“I would do anything to see you at the palace, Well-beloved. If you do not want me any longer, tell me who it is that attracts you, she shall be my friend. The . . . the women of my court . . . are beautiful. I have a dozen also who have been kept in ignorance of the very existence of men. They shall all be your mistresses if you will come to see me after them. . . And I have others with me who have had more lovers than the sacred courtesans and are expert in love. Choose which you will, I have also a thousand foreign slave-women; you shall have any of them you please. I will dress them like myself, in yellow silk and silver.

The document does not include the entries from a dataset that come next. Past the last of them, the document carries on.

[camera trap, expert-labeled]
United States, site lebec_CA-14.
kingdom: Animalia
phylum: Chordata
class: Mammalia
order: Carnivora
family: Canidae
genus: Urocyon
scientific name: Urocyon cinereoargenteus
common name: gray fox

“But no, you are the most beautiful and the coldest of men. You love no one, you suffer yourself to be loved, you lend yourself, out of charity, to those who are captured by your eyes. You permit me to have my pleasure of you, but as an animal allows itself to be milked, looking somewhere else all the time. Ah! Gods! Ah! Gods! I shall end by being able to do without you, young coxcomb that the whole town adores, and from whom no woman can draw tears. I have other than women at the palace; I have sturdy Ethiopians with chests of bronze and arms bulging out with muscles. In their embrace, I shall soon forget your womanish legs and your pretty beard. The spectacle of their passion will doubtless be a new one for me, and I shall give my amorousness a rest. But the day I am certain that your eyes have ceased to trouble me by their absence, and that I can replace your mouth, then I shall despatch you from the top of the bridge of Hermes to join my necklace and my rings like a jewel I have worn too long. Ah! what it is to be a queen!”

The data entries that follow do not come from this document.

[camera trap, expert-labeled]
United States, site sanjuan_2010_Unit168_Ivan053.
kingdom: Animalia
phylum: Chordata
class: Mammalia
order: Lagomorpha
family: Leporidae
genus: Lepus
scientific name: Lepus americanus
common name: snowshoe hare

She sat up and seemed as if waiting. But Demetrios remained impassive, and did not move a muscle, as if he had not heard her. She resumed angrily:

“You have not understood?”

He leaned carelessly upon his elbow and said quietly and unmovedly:

“I have thought of a tale.


“Long ago, long before the conquest of Thrace by your father’s ancestors, it was inhabited by wild beasts and a few timorous men.

“The animals were very beautiful: there were lions tawny as the sun, tigers striped like the evening, and bears black as night.

“The men were little and flat-nosed, covered with old, worn skins, armed with rude lances and bows without beauty. They shut themselves up in mountain holes, behind huge stones which they moved with difficulty. They passed their lives at the chase. There was blood in the forests.